> [Written request]: Reproduce every record below exactly as written, leaving out any pictures.

> [Information shown]:
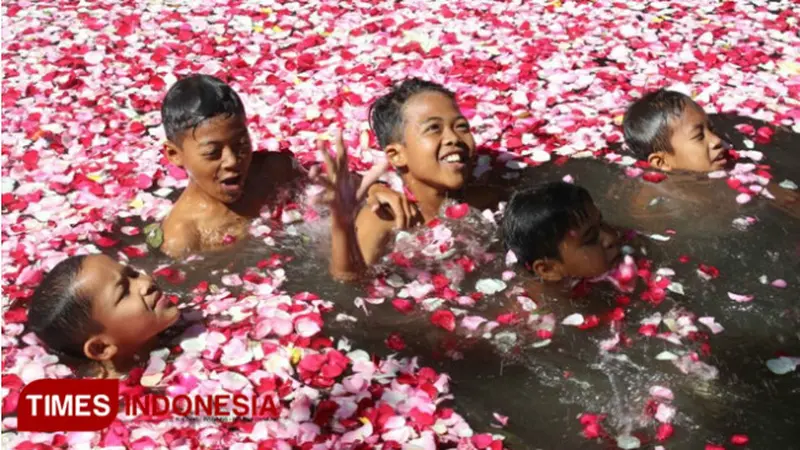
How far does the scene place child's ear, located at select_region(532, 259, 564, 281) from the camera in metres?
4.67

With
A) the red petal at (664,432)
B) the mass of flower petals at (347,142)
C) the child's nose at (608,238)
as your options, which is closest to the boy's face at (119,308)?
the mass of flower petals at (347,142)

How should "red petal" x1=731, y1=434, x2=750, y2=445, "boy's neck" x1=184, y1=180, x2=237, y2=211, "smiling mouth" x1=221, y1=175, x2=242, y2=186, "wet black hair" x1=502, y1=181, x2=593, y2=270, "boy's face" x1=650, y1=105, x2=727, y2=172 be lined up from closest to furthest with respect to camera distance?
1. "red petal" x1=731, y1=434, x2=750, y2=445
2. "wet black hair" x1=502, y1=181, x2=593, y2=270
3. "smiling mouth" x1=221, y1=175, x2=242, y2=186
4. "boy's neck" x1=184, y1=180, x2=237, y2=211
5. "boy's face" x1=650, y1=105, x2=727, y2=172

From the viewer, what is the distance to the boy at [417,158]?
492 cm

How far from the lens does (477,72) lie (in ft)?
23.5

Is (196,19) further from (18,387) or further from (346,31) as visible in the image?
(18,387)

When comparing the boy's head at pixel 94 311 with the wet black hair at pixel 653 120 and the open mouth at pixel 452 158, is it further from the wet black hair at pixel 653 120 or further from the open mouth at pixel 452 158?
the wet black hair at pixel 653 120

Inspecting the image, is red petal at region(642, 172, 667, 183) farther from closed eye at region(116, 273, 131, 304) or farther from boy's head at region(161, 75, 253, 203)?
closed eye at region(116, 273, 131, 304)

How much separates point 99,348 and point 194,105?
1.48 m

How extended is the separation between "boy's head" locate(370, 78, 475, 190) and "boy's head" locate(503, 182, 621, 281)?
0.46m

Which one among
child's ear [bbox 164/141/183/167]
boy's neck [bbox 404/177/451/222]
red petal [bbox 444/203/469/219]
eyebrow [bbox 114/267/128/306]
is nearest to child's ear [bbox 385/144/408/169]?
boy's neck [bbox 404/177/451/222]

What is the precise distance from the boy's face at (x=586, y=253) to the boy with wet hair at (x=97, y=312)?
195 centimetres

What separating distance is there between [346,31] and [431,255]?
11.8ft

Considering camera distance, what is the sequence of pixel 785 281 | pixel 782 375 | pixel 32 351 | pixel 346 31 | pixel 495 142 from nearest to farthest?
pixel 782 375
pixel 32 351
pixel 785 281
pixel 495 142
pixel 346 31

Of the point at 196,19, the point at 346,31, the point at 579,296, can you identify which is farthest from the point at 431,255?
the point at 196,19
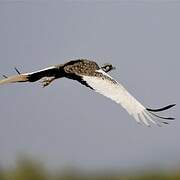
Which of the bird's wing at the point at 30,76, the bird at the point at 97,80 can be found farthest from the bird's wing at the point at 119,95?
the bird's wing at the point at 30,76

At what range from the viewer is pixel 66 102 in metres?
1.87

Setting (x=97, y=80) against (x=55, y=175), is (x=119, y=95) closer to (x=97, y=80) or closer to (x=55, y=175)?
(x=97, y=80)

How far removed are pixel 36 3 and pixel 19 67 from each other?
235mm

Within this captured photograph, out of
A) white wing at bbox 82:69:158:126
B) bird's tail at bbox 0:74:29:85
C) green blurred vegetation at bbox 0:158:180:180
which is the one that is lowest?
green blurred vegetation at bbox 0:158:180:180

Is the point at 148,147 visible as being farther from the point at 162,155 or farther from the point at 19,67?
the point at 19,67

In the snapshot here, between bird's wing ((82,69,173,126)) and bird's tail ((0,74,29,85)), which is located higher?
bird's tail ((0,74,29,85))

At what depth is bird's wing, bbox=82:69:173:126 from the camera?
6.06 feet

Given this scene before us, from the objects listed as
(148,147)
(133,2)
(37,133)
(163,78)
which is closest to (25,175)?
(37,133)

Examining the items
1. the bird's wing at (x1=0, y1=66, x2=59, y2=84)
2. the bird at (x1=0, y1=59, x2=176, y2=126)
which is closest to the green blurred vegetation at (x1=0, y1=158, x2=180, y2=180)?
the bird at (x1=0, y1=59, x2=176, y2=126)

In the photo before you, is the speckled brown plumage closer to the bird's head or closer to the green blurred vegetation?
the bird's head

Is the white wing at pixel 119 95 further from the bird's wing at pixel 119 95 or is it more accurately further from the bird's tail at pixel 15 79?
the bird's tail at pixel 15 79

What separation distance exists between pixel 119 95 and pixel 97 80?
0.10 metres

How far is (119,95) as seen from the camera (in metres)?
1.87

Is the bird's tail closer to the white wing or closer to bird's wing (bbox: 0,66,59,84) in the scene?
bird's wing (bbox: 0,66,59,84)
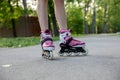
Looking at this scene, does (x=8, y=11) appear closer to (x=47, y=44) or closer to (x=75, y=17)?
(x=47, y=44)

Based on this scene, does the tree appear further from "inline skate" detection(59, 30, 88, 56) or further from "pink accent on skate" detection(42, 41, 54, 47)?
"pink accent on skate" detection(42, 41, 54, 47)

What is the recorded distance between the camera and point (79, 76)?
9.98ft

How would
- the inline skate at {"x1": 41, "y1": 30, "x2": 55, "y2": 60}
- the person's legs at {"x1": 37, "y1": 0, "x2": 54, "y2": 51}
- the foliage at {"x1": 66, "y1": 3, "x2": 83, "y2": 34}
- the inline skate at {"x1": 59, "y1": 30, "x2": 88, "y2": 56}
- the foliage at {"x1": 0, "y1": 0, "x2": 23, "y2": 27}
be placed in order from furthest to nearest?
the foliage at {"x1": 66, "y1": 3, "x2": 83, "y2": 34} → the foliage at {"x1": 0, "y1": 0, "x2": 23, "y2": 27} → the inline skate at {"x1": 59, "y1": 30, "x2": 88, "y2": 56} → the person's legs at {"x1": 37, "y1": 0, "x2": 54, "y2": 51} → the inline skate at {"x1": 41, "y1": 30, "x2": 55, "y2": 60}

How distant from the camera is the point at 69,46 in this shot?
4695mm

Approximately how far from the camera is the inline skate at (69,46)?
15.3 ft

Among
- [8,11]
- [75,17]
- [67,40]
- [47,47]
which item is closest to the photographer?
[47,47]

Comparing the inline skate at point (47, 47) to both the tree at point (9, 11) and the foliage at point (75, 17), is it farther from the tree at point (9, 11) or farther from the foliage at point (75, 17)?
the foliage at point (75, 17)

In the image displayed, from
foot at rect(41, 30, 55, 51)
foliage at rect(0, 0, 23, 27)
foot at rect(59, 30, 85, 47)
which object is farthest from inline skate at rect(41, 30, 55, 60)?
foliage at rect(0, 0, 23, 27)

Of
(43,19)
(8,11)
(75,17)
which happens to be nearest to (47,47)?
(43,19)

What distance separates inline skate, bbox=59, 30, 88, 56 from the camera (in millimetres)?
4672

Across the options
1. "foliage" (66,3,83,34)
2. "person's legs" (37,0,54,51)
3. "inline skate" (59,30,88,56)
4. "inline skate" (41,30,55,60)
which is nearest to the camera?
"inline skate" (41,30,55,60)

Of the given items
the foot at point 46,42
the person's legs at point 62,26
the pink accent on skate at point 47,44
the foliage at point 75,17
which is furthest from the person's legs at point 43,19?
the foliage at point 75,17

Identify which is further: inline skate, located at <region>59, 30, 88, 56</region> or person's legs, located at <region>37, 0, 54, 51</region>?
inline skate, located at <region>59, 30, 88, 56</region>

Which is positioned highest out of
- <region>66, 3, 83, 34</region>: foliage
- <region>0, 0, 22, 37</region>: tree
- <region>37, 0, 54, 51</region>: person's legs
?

> [Right answer]:
How far does the scene place child's ear, located at select_region(532, 259, 564, 281) from the camera in metres?
4.67

With
A) the red petal at (664,432)
B) the mass of flower petals at (347,142)
C) the child's nose at (608,238)
as your options, which is closest to the boy's face at (119,308)?
the mass of flower petals at (347,142)

How should "red petal" x1=731, y1=434, x2=750, y2=445, "boy's neck" x1=184, y1=180, x2=237, y2=211, "smiling mouth" x1=221, y1=175, x2=242, y2=186, "wet black hair" x1=502, y1=181, x2=593, y2=270, "boy's face" x1=650, y1=105, x2=727, y2=172 be lined up from closest to furthest with respect to camera distance?
1. "red petal" x1=731, y1=434, x2=750, y2=445
2. "wet black hair" x1=502, y1=181, x2=593, y2=270
3. "smiling mouth" x1=221, y1=175, x2=242, y2=186
4. "boy's neck" x1=184, y1=180, x2=237, y2=211
5. "boy's face" x1=650, y1=105, x2=727, y2=172

From the viewer, what is the distance to the boy at [417,158]?
492 cm

How far from the lens does (477,72) lie (in ft)?
23.5

Is (196,19) further from (18,387) or further from (346,31) as visible in the image?
(18,387)

When comparing the boy's head at pixel 94 311 with the wet black hair at pixel 653 120 and the open mouth at pixel 452 158, is it further from the wet black hair at pixel 653 120 or further from the open mouth at pixel 452 158?
the wet black hair at pixel 653 120

Inspecting the image, is red petal at region(642, 172, 667, 183) farther from closed eye at region(116, 273, 131, 304) or farther from boy's head at region(161, 75, 253, 203)?
closed eye at region(116, 273, 131, 304)

How much separates point 99,348 and point 194,105?
1.48 m

How extended is the separation between "boy's head" locate(370, 78, 475, 190) and "boy's head" locate(503, 182, 621, 281)?
0.46m

Which one among
child's ear [bbox 164/141/183/167]
boy's neck [bbox 404/177/451/222]
red petal [bbox 444/203/469/219]
eyebrow [bbox 114/267/128/306]
is nearest to child's ear [bbox 385/144/408/169]?
boy's neck [bbox 404/177/451/222]

What is the precise distance from the boy's face at (x=586, y=253) to the boy with wet hair at (x=97, y=312)?
195 centimetres

What separating distance is there between [346,31] and [431,255]?
11.8ft

Considering camera distance, what is the sequence of pixel 785 281 | pixel 782 375 | pixel 32 351 | pixel 346 31 | pixel 495 142 from nearest to farthest?
pixel 782 375
pixel 32 351
pixel 785 281
pixel 495 142
pixel 346 31

Of the point at 196,19, the point at 346,31, the point at 579,296, can you identify which is farthest from the point at 431,255?
the point at 196,19
Which of the bird's wing at the point at 30,76, the bird at the point at 97,80 can be found farthest from the bird's wing at the point at 119,95?
the bird's wing at the point at 30,76

At what range from the viewer is pixel 66 102 in metres?
1.87

Setting (x=97, y=80) against (x=55, y=175), is (x=119, y=95) closer to (x=97, y=80) or closer to (x=55, y=175)?
(x=97, y=80)

How far removed are pixel 36 3 and pixel 19 67 from each other?
235mm

Within this captured photograph, out of
A) white wing at bbox 82:69:158:126
B) bird's tail at bbox 0:74:29:85
C) green blurred vegetation at bbox 0:158:180:180
which is the one that is lowest?
green blurred vegetation at bbox 0:158:180:180

Is the point at 148,147 visible as being farther from the point at 162,155 or farther from the point at 19,67?
the point at 19,67

In the snapshot here, between bird's wing ((82,69,173,126)) and bird's tail ((0,74,29,85)), which is located higher?
bird's tail ((0,74,29,85))

At what depth is bird's wing, bbox=82:69:173:126 from the camera?
6.06 feet

Given this scene before us, from the objects listed as
(148,147)
(133,2)
(37,133)
(163,78)
which is closest to (25,175)?
(37,133)

Examining the items
1. the bird's wing at (x1=0, y1=66, x2=59, y2=84)
2. the bird at (x1=0, y1=59, x2=176, y2=126)
which is closest to the green blurred vegetation at (x1=0, y1=158, x2=180, y2=180)?
the bird at (x1=0, y1=59, x2=176, y2=126)

In the photo before you, is the speckled brown plumage closer to the bird's head or closer to the green blurred vegetation?
the bird's head

Is the white wing at pixel 119 95 further from the bird's wing at pixel 119 95 or is it more accurately further from the bird's tail at pixel 15 79?
the bird's tail at pixel 15 79

What separation distance exists between pixel 119 95 and pixel 97 80?
0.10 metres

How far is (119,95) as seen from the camera (in metres)?
1.87

Is the bird's tail closer to the white wing or closer to bird's wing (bbox: 0,66,59,84) in the scene?
bird's wing (bbox: 0,66,59,84)
Looking at this scene, does (x=8, y=11) appear closer to (x=47, y=44) or closer to (x=75, y=17)?
(x=47, y=44)

Based on this scene, does the tree appear further from "inline skate" detection(59, 30, 88, 56) or further from "pink accent on skate" detection(42, 41, 54, 47)?
"pink accent on skate" detection(42, 41, 54, 47)

What is the recorded distance between the camera and point (79, 76)?
9.98ft

How would
- the inline skate at {"x1": 41, "y1": 30, "x2": 55, "y2": 60}
- the person's legs at {"x1": 37, "y1": 0, "x2": 54, "y2": 51}
- the foliage at {"x1": 66, "y1": 3, "x2": 83, "y2": 34}
- the inline skate at {"x1": 59, "y1": 30, "x2": 88, "y2": 56}
- the foliage at {"x1": 0, "y1": 0, "x2": 23, "y2": 27}
be placed in order from furthest to nearest?
the foliage at {"x1": 66, "y1": 3, "x2": 83, "y2": 34} → the foliage at {"x1": 0, "y1": 0, "x2": 23, "y2": 27} → the inline skate at {"x1": 59, "y1": 30, "x2": 88, "y2": 56} → the person's legs at {"x1": 37, "y1": 0, "x2": 54, "y2": 51} → the inline skate at {"x1": 41, "y1": 30, "x2": 55, "y2": 60}

How distant from the camera is the point at 69,46 in this shot?
4695mm

Approximately how far from the camera is the inline skate at (69,46)?
15.3 ft

Among
- [8,11]
- [75,17]
- [67,40]
- [47,47]
which item is closest to the photographer?
[47,47]

Comparing the inline skate at point (47, 47) to both the tree at point (9, 11) and the foliage at point (75, 17), is it farther from the tree at point (9, 11) or farther from the foliage at point (75, 17)?
the foliage at point (75, 17)

In the image displayed, from
foot at rect(41, 30, 55, 51)
foliage at rect(0, 0, 23, 27)
foot at rect(59, 30, 85, 47)
which object is farthest from inline skate at rect(41, 30, 55, 60)?
foliage at rect(0, 0, 23, 27)

Of
(43,19)
(8,11)
(75,17)
which happens to be nearest to (47,47)?
(43,19)

What distance separates inline skate, bbox=59, 30, 88, 56 from the camera (in millimetres)?
4672

Across the options
1. "foliage" (66,3,83,34)
2. "person's legs" (37,0,54,51)
3. "inline skate" (59,30,88,56)
4. "inline skate" (41,30,55,60)
which is nearest to the camera?
"inline skate" (41,30,55,60)

Of the given items
the foot at point 46,42
the person's legs at point 62,26
the pink accent on skate at point 47,44
the foliage at point 75,17
which is furthest from the person's legs at point 43,19?
the foliage at point 75,17

Identify which is further: inline skate, located at <region>59, 30, 88, 56</region> or person's legs, located at <region>37, 0, 54, 51</region>?
inline skate, located at <region>59, 30, 88, 56</region>

Which is positioned highest out of
- <region>66, 3, 83, 34</region>: foliage
- <region>0, 0, 22, 37</region>: tree
- <region>37, 0, 54, 51</region>: person's legs
?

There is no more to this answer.